Alexej Borisov (Jahrgang 1960) gehört zu der Speerspitze der russischen elektronischen Musik. Er ist einer der Elektronik-Pioniere Russlands und ein großes Vorbild für den jungen Electronic-Nachwuchs dort. Er füllte in den Achtzigern große Hallen als Gitarist der Gruppe ”Centre”, der ersten New Wave Band der Sowjetunion. 1985 gründete er unter anderem die erste Techno- und Industrial-Kultband ”Notschnoj Prospekt” (Nächtlicher Boulevard), die bis heute aktiv ist.

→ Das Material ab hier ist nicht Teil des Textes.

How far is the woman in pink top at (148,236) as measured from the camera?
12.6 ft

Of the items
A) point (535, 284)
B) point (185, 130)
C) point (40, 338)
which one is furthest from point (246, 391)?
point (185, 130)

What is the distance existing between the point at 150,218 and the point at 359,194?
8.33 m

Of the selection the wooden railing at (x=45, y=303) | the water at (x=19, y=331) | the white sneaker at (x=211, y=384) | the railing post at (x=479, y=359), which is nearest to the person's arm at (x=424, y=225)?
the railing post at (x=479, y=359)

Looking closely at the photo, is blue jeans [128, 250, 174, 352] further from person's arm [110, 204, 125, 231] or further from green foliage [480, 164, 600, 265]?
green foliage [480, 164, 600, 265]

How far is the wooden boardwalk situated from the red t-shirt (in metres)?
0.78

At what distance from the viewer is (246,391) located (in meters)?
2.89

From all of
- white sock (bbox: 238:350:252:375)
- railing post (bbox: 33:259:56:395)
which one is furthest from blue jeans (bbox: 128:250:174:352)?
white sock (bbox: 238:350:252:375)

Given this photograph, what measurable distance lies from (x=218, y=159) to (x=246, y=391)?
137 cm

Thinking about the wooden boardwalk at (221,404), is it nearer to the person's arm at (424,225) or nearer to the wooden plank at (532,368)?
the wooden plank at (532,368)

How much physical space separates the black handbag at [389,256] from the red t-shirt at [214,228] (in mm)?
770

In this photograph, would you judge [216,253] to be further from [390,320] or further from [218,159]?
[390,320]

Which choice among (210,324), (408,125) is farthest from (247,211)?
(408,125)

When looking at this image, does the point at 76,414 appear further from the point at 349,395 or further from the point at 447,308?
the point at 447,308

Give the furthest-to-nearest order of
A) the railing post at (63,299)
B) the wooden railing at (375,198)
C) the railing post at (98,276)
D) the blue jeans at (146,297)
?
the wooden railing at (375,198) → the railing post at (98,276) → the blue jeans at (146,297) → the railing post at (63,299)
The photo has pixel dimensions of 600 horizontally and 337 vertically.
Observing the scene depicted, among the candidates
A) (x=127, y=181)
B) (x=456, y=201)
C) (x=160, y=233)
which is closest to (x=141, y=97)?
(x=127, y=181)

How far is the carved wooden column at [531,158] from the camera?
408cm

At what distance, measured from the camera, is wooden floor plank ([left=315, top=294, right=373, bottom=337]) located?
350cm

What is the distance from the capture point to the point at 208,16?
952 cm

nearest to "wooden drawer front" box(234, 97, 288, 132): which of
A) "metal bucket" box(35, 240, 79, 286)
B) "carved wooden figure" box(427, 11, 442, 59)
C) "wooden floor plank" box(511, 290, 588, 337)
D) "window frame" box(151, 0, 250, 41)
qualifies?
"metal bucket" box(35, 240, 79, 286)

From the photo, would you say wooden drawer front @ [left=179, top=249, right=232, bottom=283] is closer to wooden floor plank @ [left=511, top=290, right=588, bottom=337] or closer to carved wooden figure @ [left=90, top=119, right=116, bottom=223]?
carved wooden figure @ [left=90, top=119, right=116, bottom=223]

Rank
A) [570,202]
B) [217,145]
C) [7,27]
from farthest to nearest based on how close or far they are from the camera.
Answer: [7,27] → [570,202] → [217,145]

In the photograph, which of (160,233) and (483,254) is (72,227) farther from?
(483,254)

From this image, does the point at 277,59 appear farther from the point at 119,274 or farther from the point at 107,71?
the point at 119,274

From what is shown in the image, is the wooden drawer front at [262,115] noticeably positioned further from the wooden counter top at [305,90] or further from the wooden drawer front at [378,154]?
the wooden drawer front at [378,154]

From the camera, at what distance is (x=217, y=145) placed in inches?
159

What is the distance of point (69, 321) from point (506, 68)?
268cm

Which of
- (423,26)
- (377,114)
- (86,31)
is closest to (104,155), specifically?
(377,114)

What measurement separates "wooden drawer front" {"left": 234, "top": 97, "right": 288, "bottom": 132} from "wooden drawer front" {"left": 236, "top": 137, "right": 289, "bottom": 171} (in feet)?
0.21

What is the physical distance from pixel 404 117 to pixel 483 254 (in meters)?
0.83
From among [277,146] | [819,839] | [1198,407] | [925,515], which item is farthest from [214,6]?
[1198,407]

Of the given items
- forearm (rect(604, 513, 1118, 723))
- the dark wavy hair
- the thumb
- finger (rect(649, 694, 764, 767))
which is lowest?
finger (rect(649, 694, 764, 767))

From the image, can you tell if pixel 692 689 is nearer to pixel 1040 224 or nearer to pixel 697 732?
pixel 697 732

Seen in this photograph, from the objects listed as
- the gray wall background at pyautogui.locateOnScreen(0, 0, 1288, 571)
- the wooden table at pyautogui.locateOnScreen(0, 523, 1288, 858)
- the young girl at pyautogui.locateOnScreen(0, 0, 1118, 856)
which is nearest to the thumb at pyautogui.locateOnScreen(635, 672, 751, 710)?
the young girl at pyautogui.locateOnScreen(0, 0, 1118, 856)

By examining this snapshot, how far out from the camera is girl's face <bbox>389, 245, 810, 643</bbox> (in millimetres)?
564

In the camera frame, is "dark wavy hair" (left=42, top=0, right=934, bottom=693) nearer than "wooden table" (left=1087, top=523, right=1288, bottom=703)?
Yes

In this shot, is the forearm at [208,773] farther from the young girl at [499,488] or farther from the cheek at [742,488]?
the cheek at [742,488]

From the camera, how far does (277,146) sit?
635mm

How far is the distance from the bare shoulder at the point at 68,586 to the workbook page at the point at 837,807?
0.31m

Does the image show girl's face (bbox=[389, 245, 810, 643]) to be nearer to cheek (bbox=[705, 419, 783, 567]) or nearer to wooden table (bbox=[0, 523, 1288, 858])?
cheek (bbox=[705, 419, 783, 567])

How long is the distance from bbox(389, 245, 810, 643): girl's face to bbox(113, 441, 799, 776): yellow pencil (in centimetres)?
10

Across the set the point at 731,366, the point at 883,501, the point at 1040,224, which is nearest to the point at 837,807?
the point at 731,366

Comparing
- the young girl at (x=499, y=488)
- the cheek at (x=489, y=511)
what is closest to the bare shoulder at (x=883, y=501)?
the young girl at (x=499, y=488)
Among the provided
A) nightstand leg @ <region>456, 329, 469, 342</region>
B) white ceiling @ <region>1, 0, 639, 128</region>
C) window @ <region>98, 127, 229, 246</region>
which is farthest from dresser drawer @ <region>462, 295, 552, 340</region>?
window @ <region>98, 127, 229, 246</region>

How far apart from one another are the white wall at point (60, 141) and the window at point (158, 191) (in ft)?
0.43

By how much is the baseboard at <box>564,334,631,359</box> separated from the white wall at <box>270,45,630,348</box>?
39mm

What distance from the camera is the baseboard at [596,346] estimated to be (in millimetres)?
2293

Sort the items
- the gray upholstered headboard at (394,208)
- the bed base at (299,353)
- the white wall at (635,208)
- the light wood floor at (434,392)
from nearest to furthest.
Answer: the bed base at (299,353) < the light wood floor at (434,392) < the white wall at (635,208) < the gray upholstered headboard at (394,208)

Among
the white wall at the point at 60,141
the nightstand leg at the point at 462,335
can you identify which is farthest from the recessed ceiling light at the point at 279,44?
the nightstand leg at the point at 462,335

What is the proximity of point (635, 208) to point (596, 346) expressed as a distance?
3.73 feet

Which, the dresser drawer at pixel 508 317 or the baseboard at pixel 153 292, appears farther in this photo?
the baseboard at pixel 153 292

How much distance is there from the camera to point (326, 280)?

In der Moskauer Szene sehr geschätzt ist auch seine Künstlergruppe ”F.R.U.I.T.S.”. Im Duo mit Pavel Jagun experimentiert Borisov dabei mit Elektronik-Sounds, Sprache und urbanen Zeichensystemen. Langsam nimmt man auch im Westen Borisovs fulminant konsequent inszenierte Soundkonstruktionen wahr. Das bekannte britische Musikmagazin „Wire“ widmete im kürzlich sogar ein Porträt. Im Juni erscheint auf dem österreichischen Label Subetage die CD-Compilation „Ikra_Bitter Snacks from Moscow“ unter anderem mit „Kaviarsound“ von Alexej Borisov.